4. Catedral Metropolitana
Also within the Zócalo is the oldest Latin American cathedral, Catedral Metropolitana. Built using stones from the ruins of Aztec temples, it boasts a combination of Spanish baroque, Gothic, neoclassical and churrigueresque architecture. Admission is free, but if you want to visit the bell tower and rooftop, you’ll need to purchase a ticket.
5. Bosque de Chapultapec
Bosque de Chapultapec (Chapultapec Park) is huge! I’ve been several times and I still haven’t seen the whole of it. There’s a roller coaster, a lake with paddle boats, a huge garden, museums, a beautiful castle, and so much more. There’s no shortage of vendors and you can enjoy live entertainment out by the lake.
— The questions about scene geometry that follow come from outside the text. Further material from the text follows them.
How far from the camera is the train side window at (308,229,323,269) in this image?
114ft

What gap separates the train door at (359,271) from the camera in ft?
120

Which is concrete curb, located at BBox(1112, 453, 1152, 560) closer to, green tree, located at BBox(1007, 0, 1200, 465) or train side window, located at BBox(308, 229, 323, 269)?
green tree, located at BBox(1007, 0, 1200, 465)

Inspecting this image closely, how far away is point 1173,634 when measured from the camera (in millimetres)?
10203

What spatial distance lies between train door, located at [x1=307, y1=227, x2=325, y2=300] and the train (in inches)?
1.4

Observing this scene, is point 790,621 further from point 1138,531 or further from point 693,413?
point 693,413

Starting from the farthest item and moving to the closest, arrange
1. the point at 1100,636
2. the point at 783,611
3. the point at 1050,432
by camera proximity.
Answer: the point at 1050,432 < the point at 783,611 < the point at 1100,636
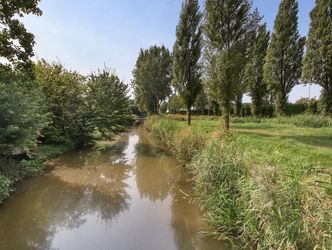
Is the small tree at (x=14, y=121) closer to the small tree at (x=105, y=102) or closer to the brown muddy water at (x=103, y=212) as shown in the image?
the brown muddy water at (x=103, y=212)

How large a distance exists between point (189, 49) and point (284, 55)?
8.28m

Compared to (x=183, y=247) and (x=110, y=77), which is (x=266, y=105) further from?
(x=183, y=247)

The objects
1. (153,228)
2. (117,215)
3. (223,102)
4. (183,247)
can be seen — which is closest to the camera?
(183,247)

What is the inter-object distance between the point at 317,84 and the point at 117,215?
17350 mm

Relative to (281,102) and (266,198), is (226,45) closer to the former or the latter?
(266,198)

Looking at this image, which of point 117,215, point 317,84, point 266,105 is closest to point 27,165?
point 117,215

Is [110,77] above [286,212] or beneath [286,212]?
above

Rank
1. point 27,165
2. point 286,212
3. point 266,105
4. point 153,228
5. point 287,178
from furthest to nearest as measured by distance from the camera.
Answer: point 266,105
point 27,165
point 153,228
point 287,178
point 286,212

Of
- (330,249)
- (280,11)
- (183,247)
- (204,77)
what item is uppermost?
(280,11)

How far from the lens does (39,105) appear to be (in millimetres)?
11711

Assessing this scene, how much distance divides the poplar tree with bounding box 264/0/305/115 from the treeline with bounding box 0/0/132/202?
1186 centimetres

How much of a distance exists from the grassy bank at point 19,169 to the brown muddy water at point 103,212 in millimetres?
280

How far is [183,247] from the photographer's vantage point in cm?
498

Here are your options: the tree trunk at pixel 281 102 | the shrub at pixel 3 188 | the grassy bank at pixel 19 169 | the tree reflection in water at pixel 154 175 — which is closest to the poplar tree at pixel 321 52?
the tree trunk at pixel 281 102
Browse German collector, Franz Mayer’s, private collection of antique furniture and artwork. Enjoy interactive exhibits. Stop by the cafe for some tea or coffee and relax in the courtyard. General admission starts at about $70 pesos per person and entry for children under 12 years is free.
7. Palacio de Bellas Artes
Across the street from Museo Franz Mayer is the Palacio de Bellas Artes. It’s a large marble building that serves as a museum and center for the performing arts. The palace is closed on Mondays. Daily admission starts at about $70 pesos, but Sunday’s admission is free.
8. Arena México
You can’t visit México and not take in a lucha libre! Stop by the Arena México and watch as masked musclemen and musclewomen battle it out in the ring. The drama and wild and crazy acrobatics are sure to delight! Tickets start at $50 pesos and can be purchased on the same day.